In fact, Quinto admits that moving to Los Angeles to pursue a career in film and television was not his original plan as an actor. He reveals, “It was weird, I graduated from school, I never thought I’d live in L.A. and I always wanted to be to New York. I assumed that would be my trajectory—that romantic ideal of moving there and doing plays Off-Broadway and being scrappy about it. Then we did a showcase in New York and a showcase in L.A., and for whatever reason the response that I generated in L.A. was significantly more enthusiastic. We did monologues and scenes, and New York I did a scene from Amadeus and a monologue from Pounding Nails in the Floor With My Forehead by Eric Bogosian, and then in L.A. I switched the scene to This is Our Youth and did the same monologue. I was spiky-haired, super skinny. A lot of people were like, “You should come here and do a sitcom.” That was the feedback that I got. Obviously it was quite a different journey than the one I’ve actually had, but I just listened to people. It worked out in the long run, but who’s to say what would have happened if I had trusted my instincts and moved to New York like I thought I would.”
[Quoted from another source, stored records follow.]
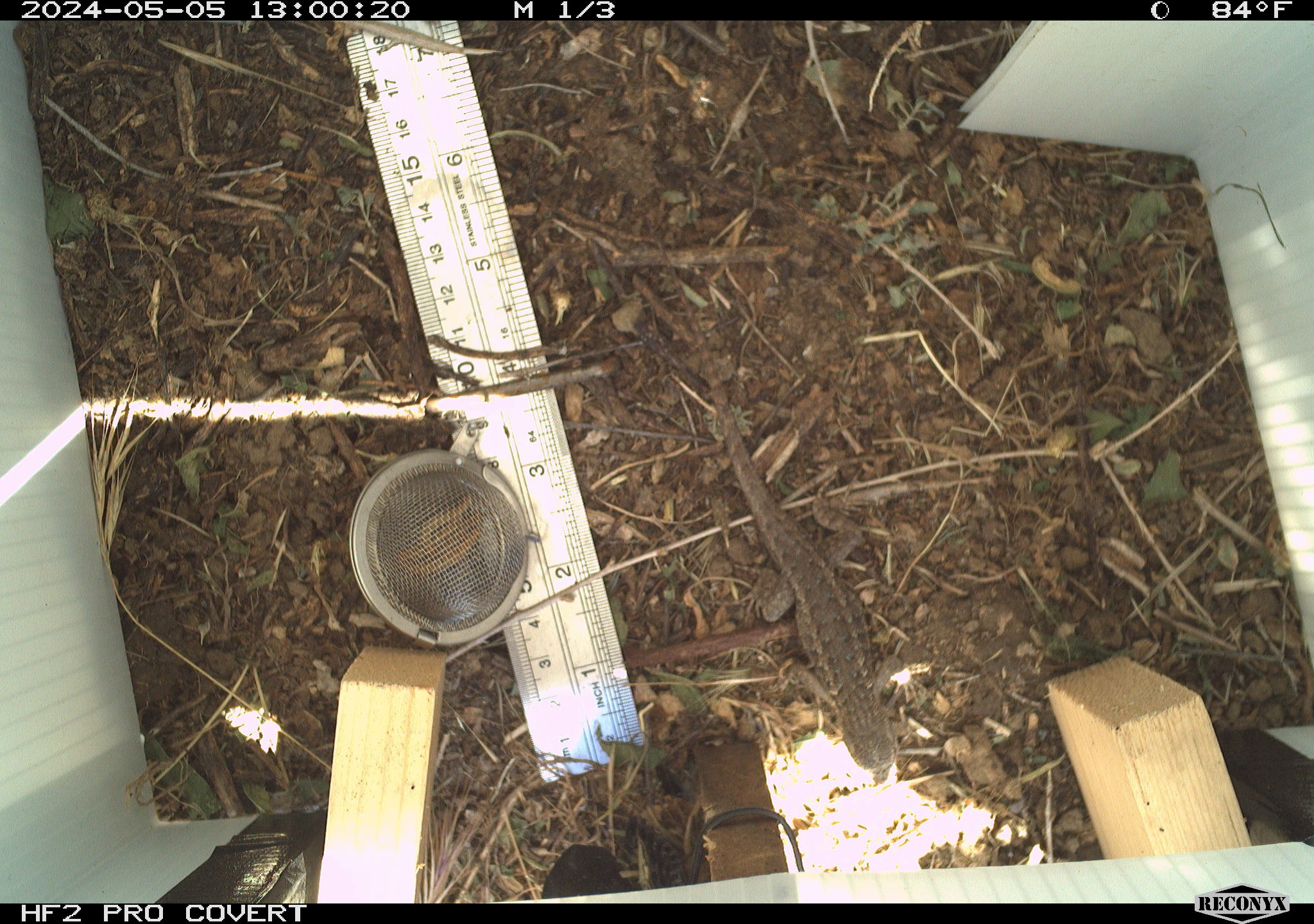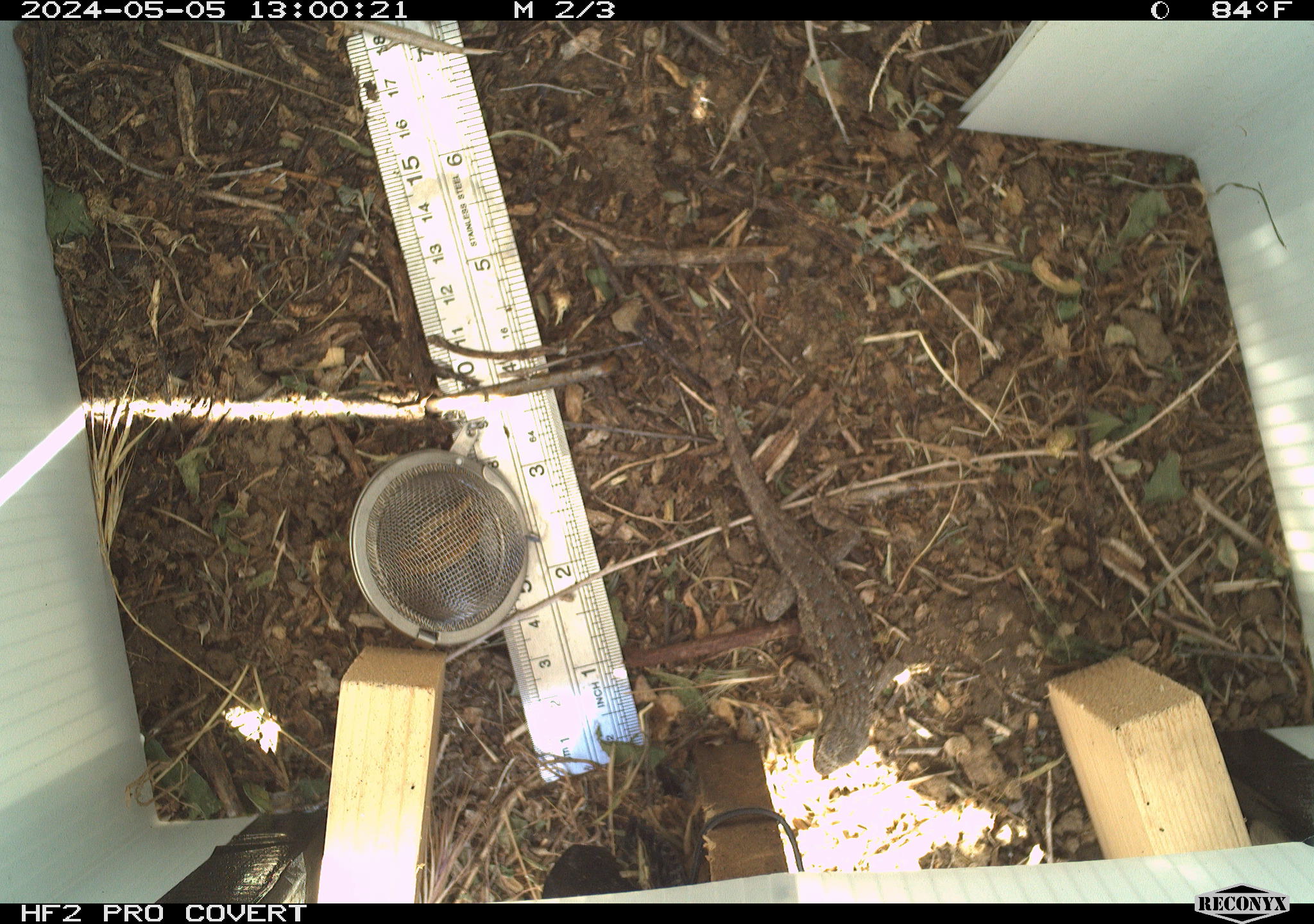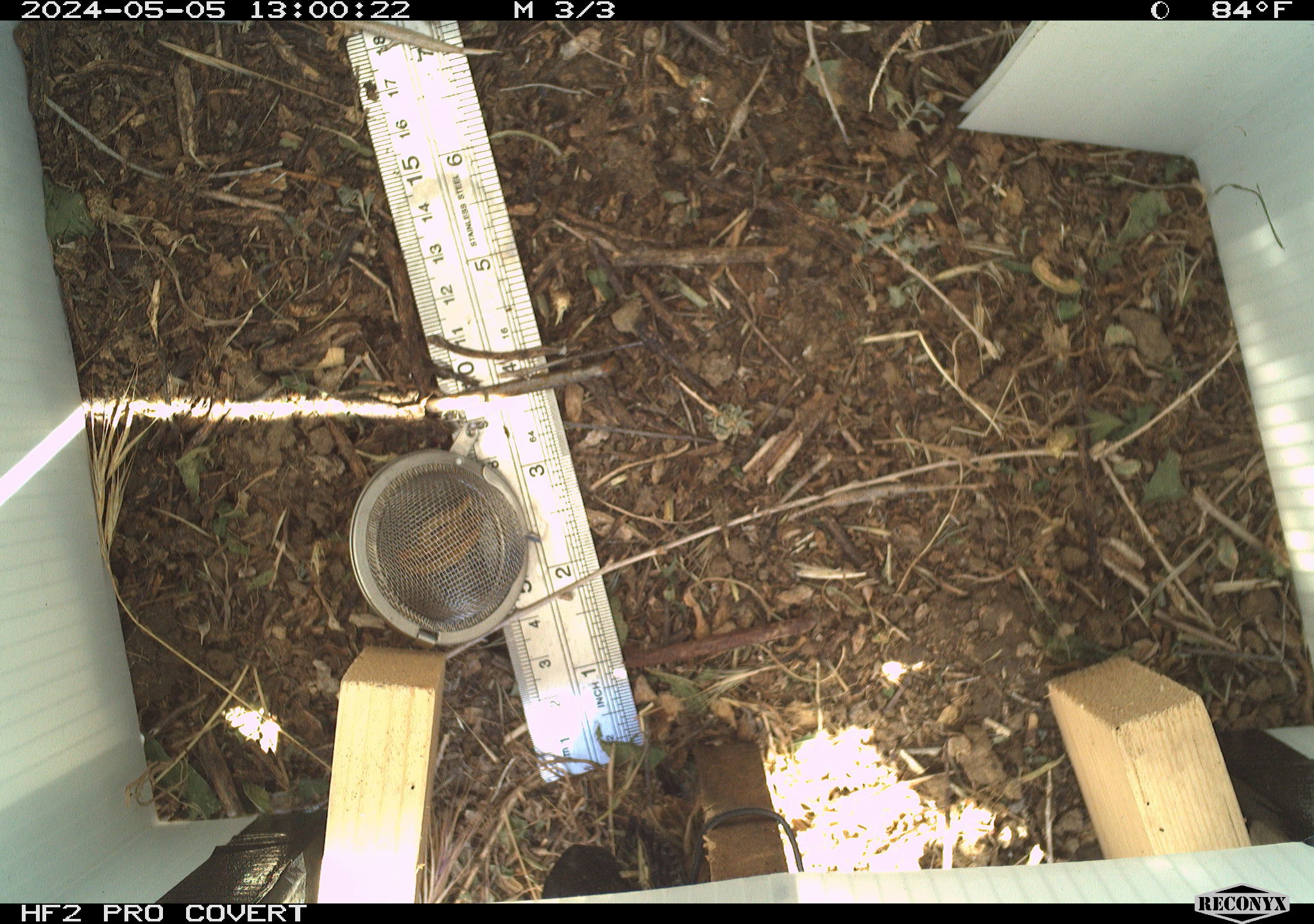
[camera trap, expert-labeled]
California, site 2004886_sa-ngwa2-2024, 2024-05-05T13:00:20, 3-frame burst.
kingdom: Animalia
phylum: Chordata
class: Reptilia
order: Squamata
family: Phrynosomatidae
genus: Sceloporus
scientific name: Sceloporus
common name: spiny lizards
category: sceloporus species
Sceloporus species (spiny lizards) (Sceloporus).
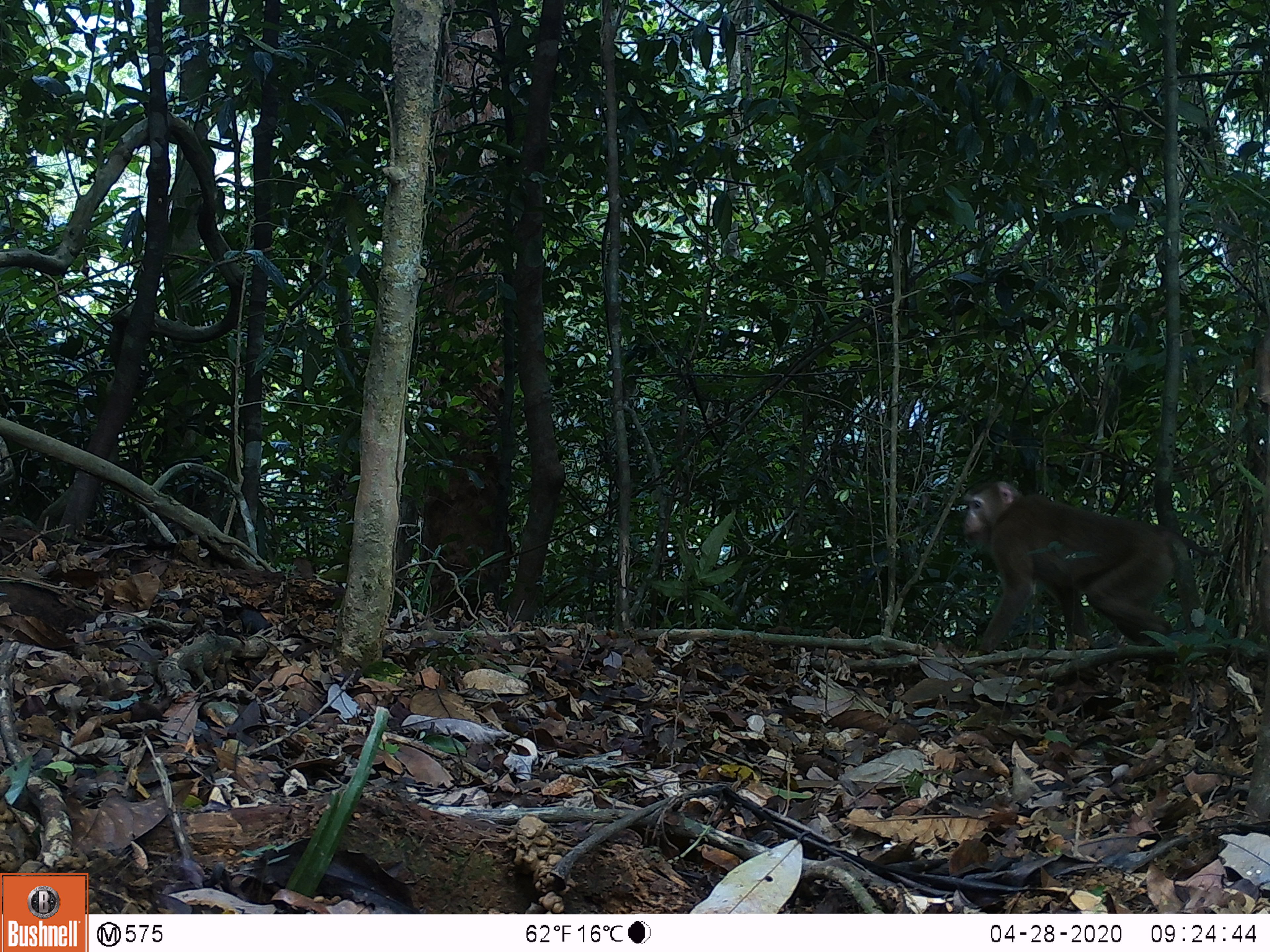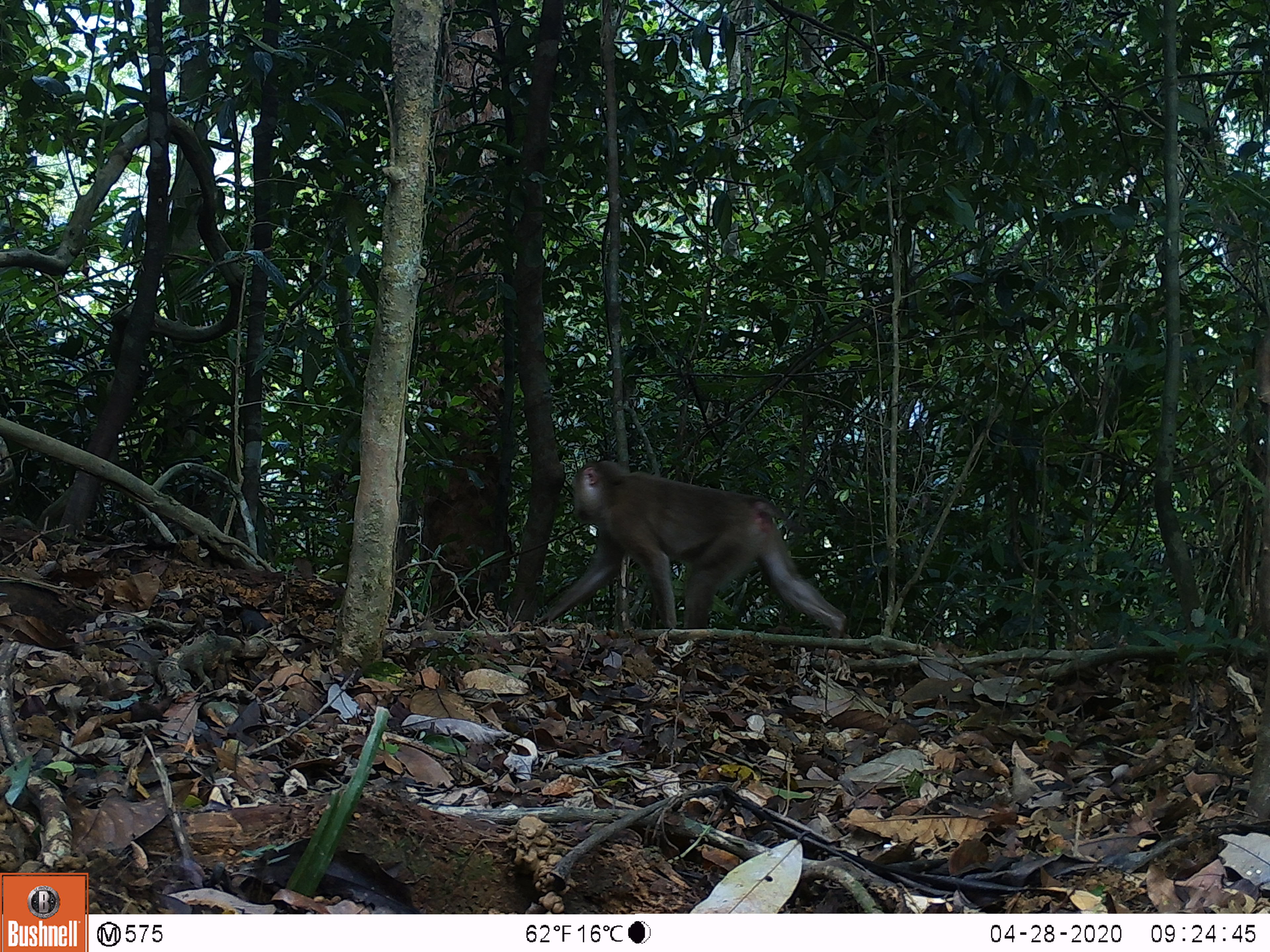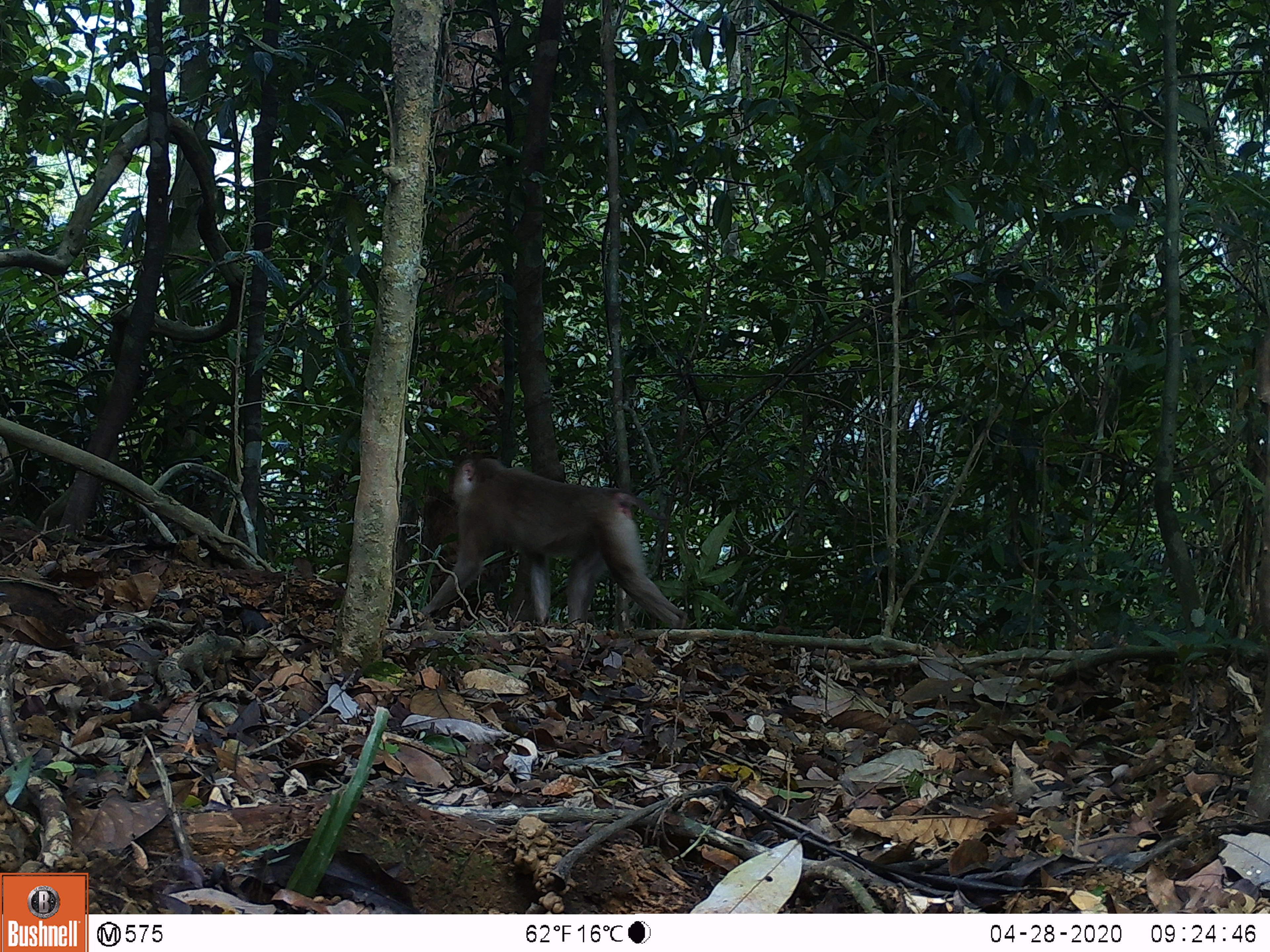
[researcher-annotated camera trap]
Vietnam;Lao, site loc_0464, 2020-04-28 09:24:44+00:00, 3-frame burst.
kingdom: Animalia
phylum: Chordata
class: Mammalia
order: Primates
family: Cercopithecidae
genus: Macaca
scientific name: Macaca nemestrina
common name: pig-tailed macaque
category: pig tailed macaque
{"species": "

Though many actors see auditioning as a difficult part of the process of landing a role, Quinto says he looks at auditions as a chance to act, pointing out, “I loved auditioning because it was just an opportunity to act. Whether or not I got the job was the next hurdle, but the idea that I would get to act that day was the thing that excited me the most about it. I had to learn how to modulate my performances and interpretations of these roles in auditions for the camera. I would say auditioning was my real training ground. The technical aspects—like hitting marks and pacing yourself and preparing and dealing with the downtime—the first recurring role I had on 24 was probably the way I learned that stuff.”
Following up on that, Quinto confesses that now he’s an established name and no longer has to audition for projects that it’s something he misses about his younger years. He says, “I miss it very much, actually. This has been something I’ve been asking to do more of. I also feel like the kinds of jobs I want right now—I consider them aspirational. I want to raise the bar for myself, and I am in this interesting spot where I do get offered a lot of things, but frankly, the majority of the things I get offered I’m not really interested in doing. I want to do the things that I have to fight for. I want to be working with directors who are at the top of their game. I want to be raising the bar for myself, and to me, the best way to do that is to prove to them that I’m the best for this job. I’ve been looking for ways to audition more, because it also keeps me sharp and keeps my ambition at its firm edge. That’s something that I’m actively engaged in conversations about now with my reps: What’s out there that I can really either put myself on tape for, or meet with the director for and read for? How do we do that? We’re now at the end of the Star Trek reboot trilogies and whether we are going to do another movie remains to be seen, and so I feel like I’m at the end of this cycle that began with me coming out of school and auditioning and building my way up. Heroes and Star Trek were 2006 and 2007, and I was just about to turn 30, and everything changed. I found myself on this amazing journey, which continues, but it’s now at a natural transition point. I’m reevaluating and reexamining how and where I go from here.”